Problem
Pull out each line of the data below that contains the string "from", treating uppercase and lowercase as different.

Exercise materials
>>
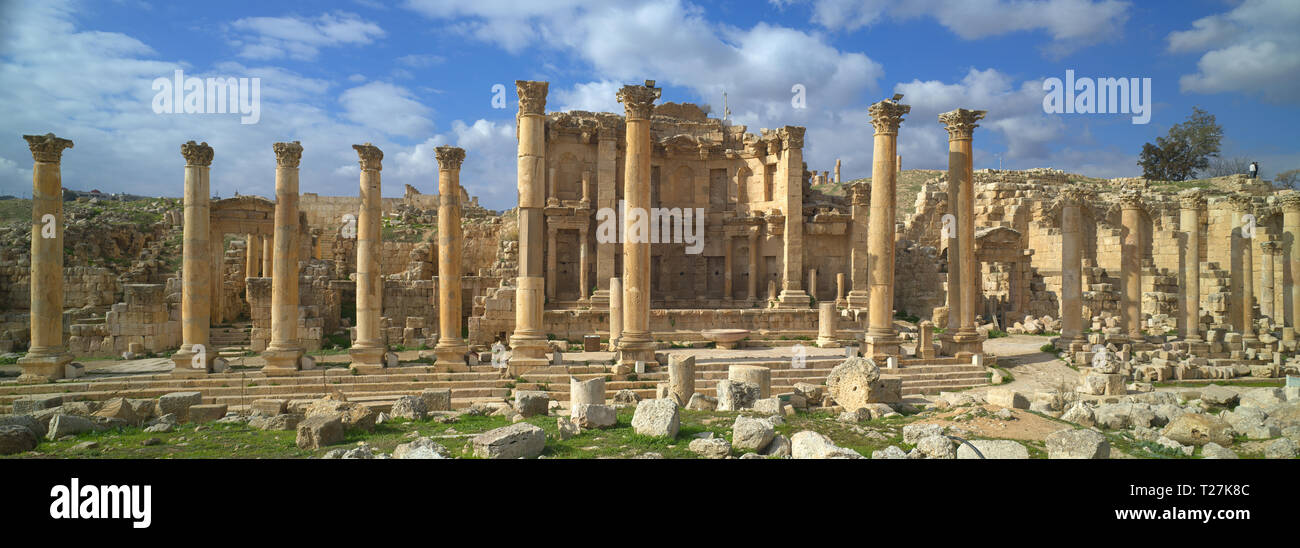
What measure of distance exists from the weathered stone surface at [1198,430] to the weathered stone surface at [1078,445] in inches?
<<
>>
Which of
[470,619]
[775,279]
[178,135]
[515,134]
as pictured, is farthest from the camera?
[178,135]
<<
>>
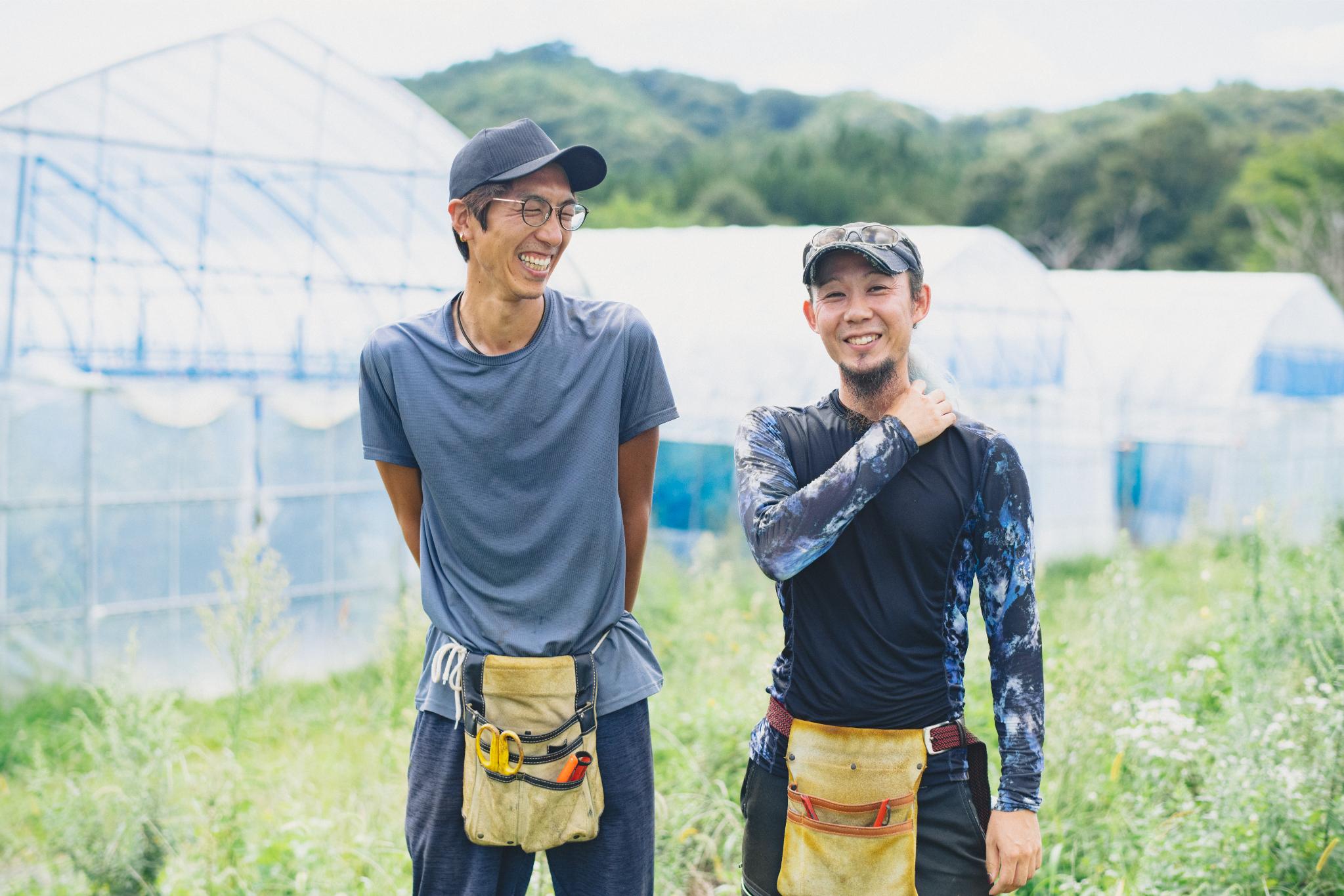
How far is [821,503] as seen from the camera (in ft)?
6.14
<<
Final answer
What measure of distance exists from the weathered stone surface at [1198,430] to the weathered stone surface at [1078,445] in inches?
as pictured, is farthest from the camera?
How far is [821,503] as seen from the camera (in ft)?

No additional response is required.